Background: Premature infants who have transient hypothyroxinemia in the first weeks of life may have developmental delay and neurologic dysfunction. Whether thyroxine treatment during this period results in improved developmental outcomes is not known.
Methods: We carried out a randomized, placebo-controlled, double-blind trial of thyroxine supplementation in 200 infants born at less than 30 weeks' gestation. Thyroxine (8 microg per kilogram of birth weight) or placebo was administered daily, starting 12 to 24 hours after birth, for six weeks. Plasma free thyroxine concentrations were measured weekly for the first eight weeks after birth. Scores on the Bayley Mental and Psychomotor Development Indexes and neurologic function were assessed at 6, 12, and 24 months of age (corrected for prematurity).

WORK REQUEST A
List every age at which the thyroxine trial abstract says the infants' development and neurologic function were assessed.
WORK REQUEST B
Write what comes after the final sentence of the abstract on thyroxine for premature infants.
The lines that follow have nothing to do with the thyroxine abstract.

RECORDS

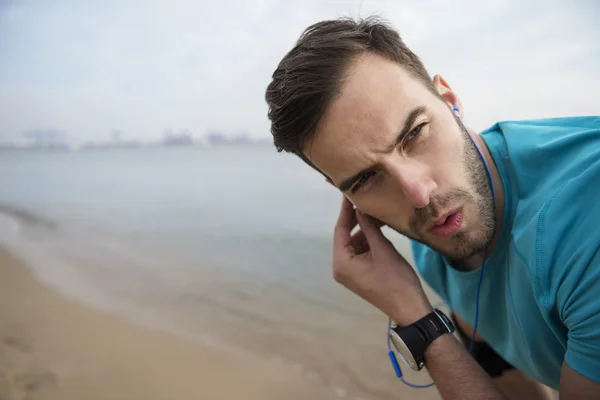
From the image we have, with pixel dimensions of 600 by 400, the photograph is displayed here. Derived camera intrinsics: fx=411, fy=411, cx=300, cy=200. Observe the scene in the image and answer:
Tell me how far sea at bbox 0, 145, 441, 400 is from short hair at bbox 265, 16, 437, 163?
3.18ft

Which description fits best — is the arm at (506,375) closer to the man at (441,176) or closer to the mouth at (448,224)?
the man at (441,176)

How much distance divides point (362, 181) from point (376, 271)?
16.6 inches

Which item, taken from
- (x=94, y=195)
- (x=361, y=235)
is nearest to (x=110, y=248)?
(x=94, y=195)

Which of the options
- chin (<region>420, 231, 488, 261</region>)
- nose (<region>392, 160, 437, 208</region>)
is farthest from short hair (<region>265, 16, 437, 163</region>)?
chin (<region>420, 231, 488, 261</region>)

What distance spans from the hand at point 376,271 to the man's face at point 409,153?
0.78 ft

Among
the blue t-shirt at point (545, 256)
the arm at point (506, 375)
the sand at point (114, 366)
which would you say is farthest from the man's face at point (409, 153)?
the sand at point (114, 366)

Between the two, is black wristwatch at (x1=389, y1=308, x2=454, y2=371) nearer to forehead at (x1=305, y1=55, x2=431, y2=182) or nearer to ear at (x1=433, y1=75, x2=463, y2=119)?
forehead at (x1=305, y1=55, x2=431, y2=182)

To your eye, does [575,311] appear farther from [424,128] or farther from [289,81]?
[289,81]

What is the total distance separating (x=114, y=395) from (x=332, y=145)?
6.08 ft

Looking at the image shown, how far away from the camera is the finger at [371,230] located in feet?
5.90

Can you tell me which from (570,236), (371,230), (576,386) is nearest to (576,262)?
(570,236)

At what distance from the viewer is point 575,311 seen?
1.07 m

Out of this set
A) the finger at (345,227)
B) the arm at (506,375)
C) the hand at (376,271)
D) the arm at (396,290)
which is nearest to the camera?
the arm at (396,290)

TASK RESULT A
6 months, 12 months, and 24 months (corrected for prematurity)

TASK RESULT B
Results: Mortality and morbidity up to the time of discharge from the hospital were similar in the study groups. At 24 months of age, 157 infants were evaluated. Overall, neither mental nor psychomotor scores differed significantly between the study groups at any time, nor was the frequency of abnormal neurologic outcome significantly different. In thyroxine-treated infants born at gestational ages of less than 27 weeks, the score on the Bayley Mental Development Index at 24 months of age was 18 points higher than the score for the infants with similar gestational ages at birth in the placebo group (P=0.01); for thyroxine-treated infants born at 27 weeks or later, the mental-development score was 10 points lower than that of their counterparts in the placebo group (P=0.03). There was no relation between the initial plasma free thyroxine concentration and the effect of treatment.
Conclusions: In infants born before 30 weeks' gestation, thyroxine supplementation does not improve the developmental outcome at 24 months.